I store leftovers in the fridge for up to 4 days. This dish actually tastes better the next day as the flavors deepen. To reheat, I warm it in a pot over medium heat, adding a little broth or water if it thickens too much. It also reheats well in the microwave. I freeze portions for up to 3 months — just thaw overnight in the fridge and reheat gently.

FAQs

Can I use canned beans instead of dry?

I prefer dried beans for texture and flavor, but if I’m short on time, I’ve used canned red beans. I drain and rinse them, then reduce the broth and simmer time accordingly.

What’s the best rice to serve with red beans?

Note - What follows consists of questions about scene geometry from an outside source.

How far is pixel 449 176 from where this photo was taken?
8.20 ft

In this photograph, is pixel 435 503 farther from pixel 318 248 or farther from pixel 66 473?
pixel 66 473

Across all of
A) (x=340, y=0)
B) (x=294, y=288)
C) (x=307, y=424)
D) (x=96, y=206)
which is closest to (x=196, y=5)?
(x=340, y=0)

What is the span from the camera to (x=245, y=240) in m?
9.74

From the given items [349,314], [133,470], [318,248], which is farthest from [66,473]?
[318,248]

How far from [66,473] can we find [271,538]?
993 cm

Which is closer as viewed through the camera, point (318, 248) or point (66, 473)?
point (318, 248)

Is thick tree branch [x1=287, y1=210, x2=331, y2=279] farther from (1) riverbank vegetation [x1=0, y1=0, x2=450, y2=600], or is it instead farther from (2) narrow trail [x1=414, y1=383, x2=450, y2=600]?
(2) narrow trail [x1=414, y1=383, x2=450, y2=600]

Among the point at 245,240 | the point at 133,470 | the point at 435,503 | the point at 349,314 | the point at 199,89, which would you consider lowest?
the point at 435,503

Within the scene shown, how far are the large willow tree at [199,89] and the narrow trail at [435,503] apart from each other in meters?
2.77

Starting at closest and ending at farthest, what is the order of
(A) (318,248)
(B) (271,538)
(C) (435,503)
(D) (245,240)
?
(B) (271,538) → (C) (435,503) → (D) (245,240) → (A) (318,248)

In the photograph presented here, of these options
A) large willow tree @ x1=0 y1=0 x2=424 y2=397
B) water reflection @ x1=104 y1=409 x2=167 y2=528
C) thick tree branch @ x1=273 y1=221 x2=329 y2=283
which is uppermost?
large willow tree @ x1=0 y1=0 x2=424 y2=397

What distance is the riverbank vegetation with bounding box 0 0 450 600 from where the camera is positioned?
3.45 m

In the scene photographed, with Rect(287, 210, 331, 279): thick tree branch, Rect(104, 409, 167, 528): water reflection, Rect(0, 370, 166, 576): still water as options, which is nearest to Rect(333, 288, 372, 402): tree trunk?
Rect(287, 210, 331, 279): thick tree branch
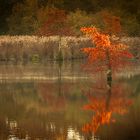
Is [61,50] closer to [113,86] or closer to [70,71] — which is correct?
[70,71]

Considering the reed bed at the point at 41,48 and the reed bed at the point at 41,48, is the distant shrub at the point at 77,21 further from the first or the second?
the reed bed at the point at 41,48

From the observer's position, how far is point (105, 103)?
23.2m

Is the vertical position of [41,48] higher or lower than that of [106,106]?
higher

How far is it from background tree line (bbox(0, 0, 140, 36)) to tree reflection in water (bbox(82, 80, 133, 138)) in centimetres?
2070

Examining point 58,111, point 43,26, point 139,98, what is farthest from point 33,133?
Result: point 43,26

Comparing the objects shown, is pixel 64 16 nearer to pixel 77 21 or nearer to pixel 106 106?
pixel 77 21

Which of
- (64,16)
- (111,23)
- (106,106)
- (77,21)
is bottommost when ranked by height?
(106,106)

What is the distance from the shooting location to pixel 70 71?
34.2 metres

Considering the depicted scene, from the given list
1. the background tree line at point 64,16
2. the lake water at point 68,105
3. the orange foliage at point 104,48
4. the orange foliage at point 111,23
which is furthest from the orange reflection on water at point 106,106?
the background tree line at point 64,16

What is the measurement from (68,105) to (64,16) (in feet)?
93.4

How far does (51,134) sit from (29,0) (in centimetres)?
3782

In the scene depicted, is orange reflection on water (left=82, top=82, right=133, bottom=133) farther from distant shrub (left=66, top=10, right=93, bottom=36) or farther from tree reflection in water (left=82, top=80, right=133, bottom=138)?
distant shrub (left=66, top=10, right=93, bottom=36)

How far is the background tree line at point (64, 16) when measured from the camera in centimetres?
4916

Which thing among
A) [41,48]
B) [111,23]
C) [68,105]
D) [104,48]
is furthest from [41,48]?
[68,105]
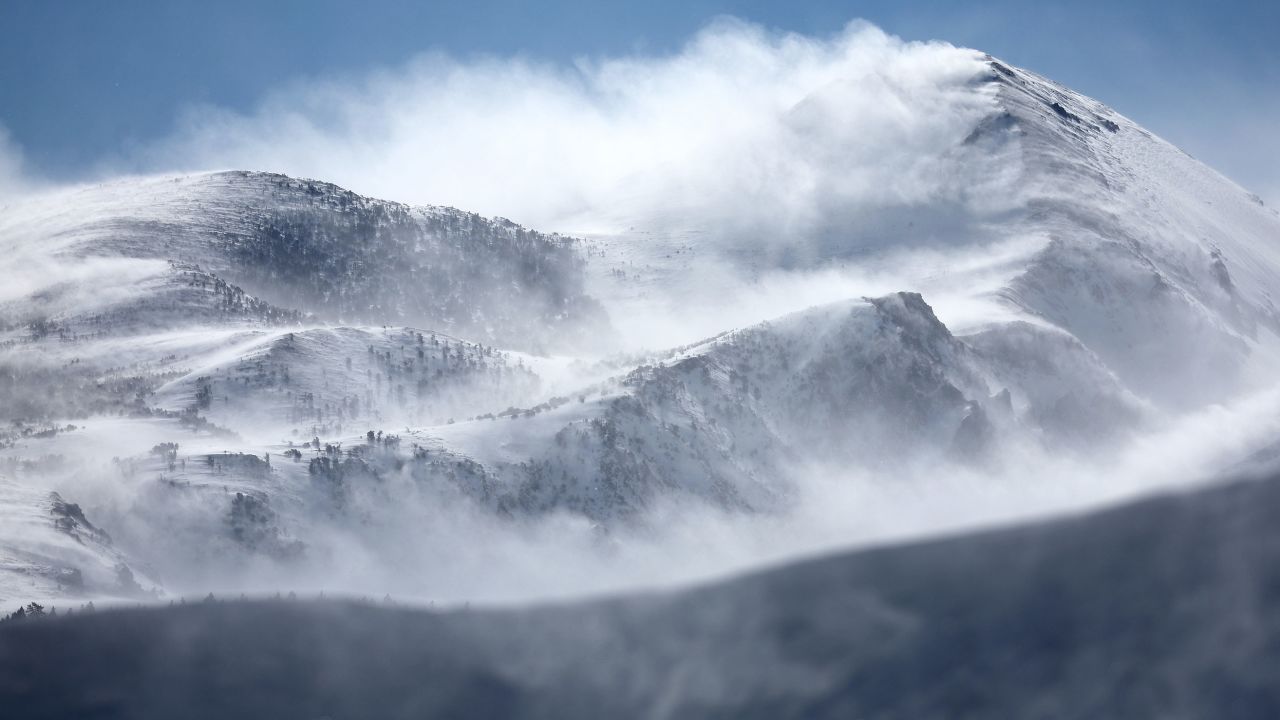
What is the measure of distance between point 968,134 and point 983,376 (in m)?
66.1

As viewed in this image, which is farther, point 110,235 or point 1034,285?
point 110,235

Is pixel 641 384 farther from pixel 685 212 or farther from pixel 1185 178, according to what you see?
pixel 1185 178

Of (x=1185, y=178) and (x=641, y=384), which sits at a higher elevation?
(x=1185, y=178)

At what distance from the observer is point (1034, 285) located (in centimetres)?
11650

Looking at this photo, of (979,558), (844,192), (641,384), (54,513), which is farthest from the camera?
(844,192)

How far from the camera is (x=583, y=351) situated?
11769 cm

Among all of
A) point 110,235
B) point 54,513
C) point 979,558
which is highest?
point 110,235

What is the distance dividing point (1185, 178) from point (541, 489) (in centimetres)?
12533

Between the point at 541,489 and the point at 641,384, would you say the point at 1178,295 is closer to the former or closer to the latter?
the point at 641,384

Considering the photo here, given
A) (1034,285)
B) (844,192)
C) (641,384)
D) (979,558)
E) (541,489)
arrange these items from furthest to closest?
(844,192), (1034,285), (641,384), (541,489), (979,558)

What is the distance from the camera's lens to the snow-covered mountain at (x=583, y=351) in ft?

Long grain white rice is traditional, but I’ve also used brown rice, jasmine, or even cauliflower rice when I want a lighter option.

How do I make it less spicy?

I cut back on the cayenne and use mild sausage. If I’m sensitive to heat, I skip the cayenne altogether and season to taste later.

Can I cook this in a slow cooker?

Yes, after sautéing the sausage and veggies, I transfer everything to a slow cooker and cook on low for 7–8 hours or on high for 4–5 hours.

Why do I mash some of the beans?

Mashing a small portion of the beans thickens the stew naturally without needing cream or flour. It makes the texture heartier and helps it cling to the rice better.

Red Beans and Rice Recipe Conclusion

Red Beans and Rice is one of those timeless recipes that always hits the spot. It’s rich, smoky, filling, and full of soul. Whether I’m making it for Sunday dinner or prepping for the week ahead, it’s a dish that brings comfort and flavor in every bite. With tender beans, savory sausage, and bold seasoning, it’s a meal I always look forward to — especially served over a steaming scoop of rice.